Euryale : Je me souviens d’un concert dans une salle, Léo n’était pas encore dans le groupe, c’était une salle qui ressemblait à un tube pas très large et les gens se battaient dans la fosse. C’était même pas du pogo, c’était de la bagarre. Et ça c’est cool. Ça fait peur, t’as pas envie de t’en prendre une, t’as pas de scène parce que t’es en face des mecs, c’est de la sueur…

Léo : Il faut vivre des expériences un peu fortes dans la vie, casser la routine…

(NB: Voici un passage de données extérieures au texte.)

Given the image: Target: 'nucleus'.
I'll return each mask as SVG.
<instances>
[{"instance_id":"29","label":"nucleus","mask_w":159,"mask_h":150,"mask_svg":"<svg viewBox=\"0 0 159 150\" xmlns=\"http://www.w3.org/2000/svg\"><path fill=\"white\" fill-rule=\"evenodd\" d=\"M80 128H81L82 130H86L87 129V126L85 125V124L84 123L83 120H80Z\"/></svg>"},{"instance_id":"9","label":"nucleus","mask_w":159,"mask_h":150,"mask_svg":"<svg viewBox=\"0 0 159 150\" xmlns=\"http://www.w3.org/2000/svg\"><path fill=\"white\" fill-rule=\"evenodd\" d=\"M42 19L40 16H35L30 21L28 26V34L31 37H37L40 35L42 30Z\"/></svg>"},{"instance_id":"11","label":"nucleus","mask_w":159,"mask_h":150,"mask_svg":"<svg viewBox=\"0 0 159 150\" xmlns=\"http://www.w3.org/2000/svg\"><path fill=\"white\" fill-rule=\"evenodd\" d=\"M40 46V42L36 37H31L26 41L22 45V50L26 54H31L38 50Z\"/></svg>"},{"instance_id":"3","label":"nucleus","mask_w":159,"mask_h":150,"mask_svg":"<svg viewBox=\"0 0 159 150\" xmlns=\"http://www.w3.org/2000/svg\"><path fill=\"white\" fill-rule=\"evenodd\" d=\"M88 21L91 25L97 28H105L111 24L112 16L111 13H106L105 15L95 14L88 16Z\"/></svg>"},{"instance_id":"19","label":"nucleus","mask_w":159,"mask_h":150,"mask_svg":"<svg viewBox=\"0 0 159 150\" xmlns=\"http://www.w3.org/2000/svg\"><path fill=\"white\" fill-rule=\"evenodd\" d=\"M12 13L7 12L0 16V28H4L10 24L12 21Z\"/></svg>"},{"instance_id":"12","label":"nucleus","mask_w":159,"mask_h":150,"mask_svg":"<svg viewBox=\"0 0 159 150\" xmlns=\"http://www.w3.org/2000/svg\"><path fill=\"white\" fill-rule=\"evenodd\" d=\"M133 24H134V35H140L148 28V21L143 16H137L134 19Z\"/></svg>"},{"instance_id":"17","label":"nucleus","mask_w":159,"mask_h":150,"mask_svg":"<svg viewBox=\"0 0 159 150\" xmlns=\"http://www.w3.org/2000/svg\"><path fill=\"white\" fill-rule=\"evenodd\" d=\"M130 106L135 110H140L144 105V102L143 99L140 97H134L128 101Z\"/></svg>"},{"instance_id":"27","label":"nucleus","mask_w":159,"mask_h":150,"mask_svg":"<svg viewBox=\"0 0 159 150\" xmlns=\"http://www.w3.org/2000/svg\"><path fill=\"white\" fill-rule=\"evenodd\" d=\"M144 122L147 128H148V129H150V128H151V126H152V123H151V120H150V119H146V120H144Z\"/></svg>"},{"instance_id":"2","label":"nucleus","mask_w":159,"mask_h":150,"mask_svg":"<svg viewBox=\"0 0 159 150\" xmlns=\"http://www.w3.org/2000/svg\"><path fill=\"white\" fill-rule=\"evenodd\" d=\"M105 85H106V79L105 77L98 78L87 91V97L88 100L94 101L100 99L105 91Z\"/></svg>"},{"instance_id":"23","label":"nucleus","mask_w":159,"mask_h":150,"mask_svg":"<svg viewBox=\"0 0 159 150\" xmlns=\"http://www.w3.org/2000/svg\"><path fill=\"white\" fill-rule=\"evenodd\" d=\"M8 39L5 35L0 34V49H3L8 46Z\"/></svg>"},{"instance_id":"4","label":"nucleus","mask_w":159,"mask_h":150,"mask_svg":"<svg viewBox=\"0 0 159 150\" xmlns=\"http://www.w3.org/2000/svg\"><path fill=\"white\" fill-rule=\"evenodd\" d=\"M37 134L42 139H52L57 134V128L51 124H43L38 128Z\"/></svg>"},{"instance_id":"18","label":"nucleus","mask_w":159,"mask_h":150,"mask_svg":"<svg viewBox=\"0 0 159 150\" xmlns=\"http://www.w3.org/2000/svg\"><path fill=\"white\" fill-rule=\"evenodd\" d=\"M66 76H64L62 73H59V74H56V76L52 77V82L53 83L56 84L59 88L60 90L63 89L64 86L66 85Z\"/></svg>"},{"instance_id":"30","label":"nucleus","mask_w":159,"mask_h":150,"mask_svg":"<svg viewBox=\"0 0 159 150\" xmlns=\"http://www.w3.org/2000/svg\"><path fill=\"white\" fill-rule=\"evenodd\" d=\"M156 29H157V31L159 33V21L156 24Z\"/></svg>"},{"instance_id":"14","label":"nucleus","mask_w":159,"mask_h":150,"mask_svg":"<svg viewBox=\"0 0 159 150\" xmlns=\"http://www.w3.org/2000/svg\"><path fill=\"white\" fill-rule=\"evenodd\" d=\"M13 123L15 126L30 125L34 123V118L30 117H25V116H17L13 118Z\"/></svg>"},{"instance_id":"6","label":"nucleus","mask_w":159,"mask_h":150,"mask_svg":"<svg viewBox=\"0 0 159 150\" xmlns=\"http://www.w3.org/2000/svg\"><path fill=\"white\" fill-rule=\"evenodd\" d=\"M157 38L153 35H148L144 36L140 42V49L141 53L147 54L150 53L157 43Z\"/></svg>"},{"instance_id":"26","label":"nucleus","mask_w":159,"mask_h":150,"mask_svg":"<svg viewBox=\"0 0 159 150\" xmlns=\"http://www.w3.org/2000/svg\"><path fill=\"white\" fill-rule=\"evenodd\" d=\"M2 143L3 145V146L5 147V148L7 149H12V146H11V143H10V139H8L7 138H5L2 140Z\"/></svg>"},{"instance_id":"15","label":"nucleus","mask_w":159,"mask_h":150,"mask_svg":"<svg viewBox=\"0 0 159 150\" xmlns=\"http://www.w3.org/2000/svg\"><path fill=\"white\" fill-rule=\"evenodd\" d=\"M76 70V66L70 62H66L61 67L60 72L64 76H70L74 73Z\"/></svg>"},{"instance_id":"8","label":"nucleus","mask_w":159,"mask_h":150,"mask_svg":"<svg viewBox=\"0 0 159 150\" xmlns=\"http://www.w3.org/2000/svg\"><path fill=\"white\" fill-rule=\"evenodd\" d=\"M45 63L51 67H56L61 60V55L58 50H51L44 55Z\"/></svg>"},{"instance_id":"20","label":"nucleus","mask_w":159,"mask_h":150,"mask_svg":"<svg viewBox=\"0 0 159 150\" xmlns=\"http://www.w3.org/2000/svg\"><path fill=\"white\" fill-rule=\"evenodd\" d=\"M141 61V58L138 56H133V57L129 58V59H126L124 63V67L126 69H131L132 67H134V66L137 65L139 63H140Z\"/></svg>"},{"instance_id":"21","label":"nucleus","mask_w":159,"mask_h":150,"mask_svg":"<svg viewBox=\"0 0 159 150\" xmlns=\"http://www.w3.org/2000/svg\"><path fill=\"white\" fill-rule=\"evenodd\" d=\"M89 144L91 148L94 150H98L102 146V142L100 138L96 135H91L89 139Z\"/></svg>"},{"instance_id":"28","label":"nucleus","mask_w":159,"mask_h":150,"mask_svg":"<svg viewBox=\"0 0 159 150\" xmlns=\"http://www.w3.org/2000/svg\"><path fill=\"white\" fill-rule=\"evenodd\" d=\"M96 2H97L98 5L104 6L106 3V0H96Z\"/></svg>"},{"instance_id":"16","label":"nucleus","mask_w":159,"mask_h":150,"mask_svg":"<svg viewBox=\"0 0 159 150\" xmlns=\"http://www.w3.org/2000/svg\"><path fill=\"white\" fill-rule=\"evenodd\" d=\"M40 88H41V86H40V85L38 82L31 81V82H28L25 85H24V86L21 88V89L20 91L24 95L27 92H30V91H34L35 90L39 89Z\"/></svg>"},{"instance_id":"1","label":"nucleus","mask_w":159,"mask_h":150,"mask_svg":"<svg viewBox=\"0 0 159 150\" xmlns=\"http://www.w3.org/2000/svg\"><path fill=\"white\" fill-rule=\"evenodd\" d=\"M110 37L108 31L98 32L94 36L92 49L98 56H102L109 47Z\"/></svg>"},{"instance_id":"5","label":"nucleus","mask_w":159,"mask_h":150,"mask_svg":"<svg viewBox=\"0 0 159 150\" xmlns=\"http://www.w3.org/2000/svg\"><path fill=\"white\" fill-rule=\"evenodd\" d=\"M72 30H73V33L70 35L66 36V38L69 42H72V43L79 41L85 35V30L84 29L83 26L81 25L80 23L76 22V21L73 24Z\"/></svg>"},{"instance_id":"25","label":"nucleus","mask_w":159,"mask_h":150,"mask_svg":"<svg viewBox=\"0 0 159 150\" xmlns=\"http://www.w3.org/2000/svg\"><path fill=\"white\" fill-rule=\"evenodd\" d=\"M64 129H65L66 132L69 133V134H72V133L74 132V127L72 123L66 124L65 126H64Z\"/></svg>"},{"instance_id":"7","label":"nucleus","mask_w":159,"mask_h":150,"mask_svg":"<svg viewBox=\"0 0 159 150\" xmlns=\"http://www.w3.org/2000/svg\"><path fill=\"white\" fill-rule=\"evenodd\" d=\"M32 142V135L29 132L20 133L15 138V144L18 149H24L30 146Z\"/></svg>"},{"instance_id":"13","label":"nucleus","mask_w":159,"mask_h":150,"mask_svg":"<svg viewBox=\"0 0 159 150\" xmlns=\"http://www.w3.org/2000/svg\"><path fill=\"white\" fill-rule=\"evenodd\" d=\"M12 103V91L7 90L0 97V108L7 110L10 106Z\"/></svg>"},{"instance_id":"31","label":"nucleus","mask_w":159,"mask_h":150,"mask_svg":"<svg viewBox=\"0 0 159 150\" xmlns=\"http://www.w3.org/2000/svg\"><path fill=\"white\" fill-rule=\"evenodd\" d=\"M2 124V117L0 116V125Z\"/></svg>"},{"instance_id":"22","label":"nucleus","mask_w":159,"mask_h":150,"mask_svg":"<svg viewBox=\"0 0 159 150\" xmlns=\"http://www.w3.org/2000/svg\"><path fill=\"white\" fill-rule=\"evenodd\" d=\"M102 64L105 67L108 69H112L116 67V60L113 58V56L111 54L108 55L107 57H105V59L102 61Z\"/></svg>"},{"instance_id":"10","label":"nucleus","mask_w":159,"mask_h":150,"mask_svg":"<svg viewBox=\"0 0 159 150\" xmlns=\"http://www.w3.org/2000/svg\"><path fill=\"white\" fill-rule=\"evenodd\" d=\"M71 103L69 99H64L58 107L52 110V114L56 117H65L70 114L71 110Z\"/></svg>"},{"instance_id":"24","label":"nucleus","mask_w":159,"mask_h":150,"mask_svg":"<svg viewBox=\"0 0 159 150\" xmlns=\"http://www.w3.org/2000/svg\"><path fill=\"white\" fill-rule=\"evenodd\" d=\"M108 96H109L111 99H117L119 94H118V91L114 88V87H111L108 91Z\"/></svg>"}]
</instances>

Euryale : Ça casse aussi des mâchoires mais bon… mais je vais pas tous les jours à l’hôpital, c’est bien, ça casse ma routine (rires). J’y ai fait deux semaines à cause d’un clip, j’ai loupé les matelas sur le premier EP. On filmait un clip pour le morceau qui s’appelle « Ma chute libre », j’ai sauté de 4 mètres de haut et j’ai loupé les matelas. J’ai eu 36 heures de coma artificiel, et j’ai enchainé des moments de réanimation… J’ai survécu, c’est Rock’n’roll ! J’ai eu de la chance en vrai mais je le referais, je mettrais plus de matelas autour, mais je le referais (rires).

Du coup Max, tu es plutôt plateau de tournage ou plateau de concerts ?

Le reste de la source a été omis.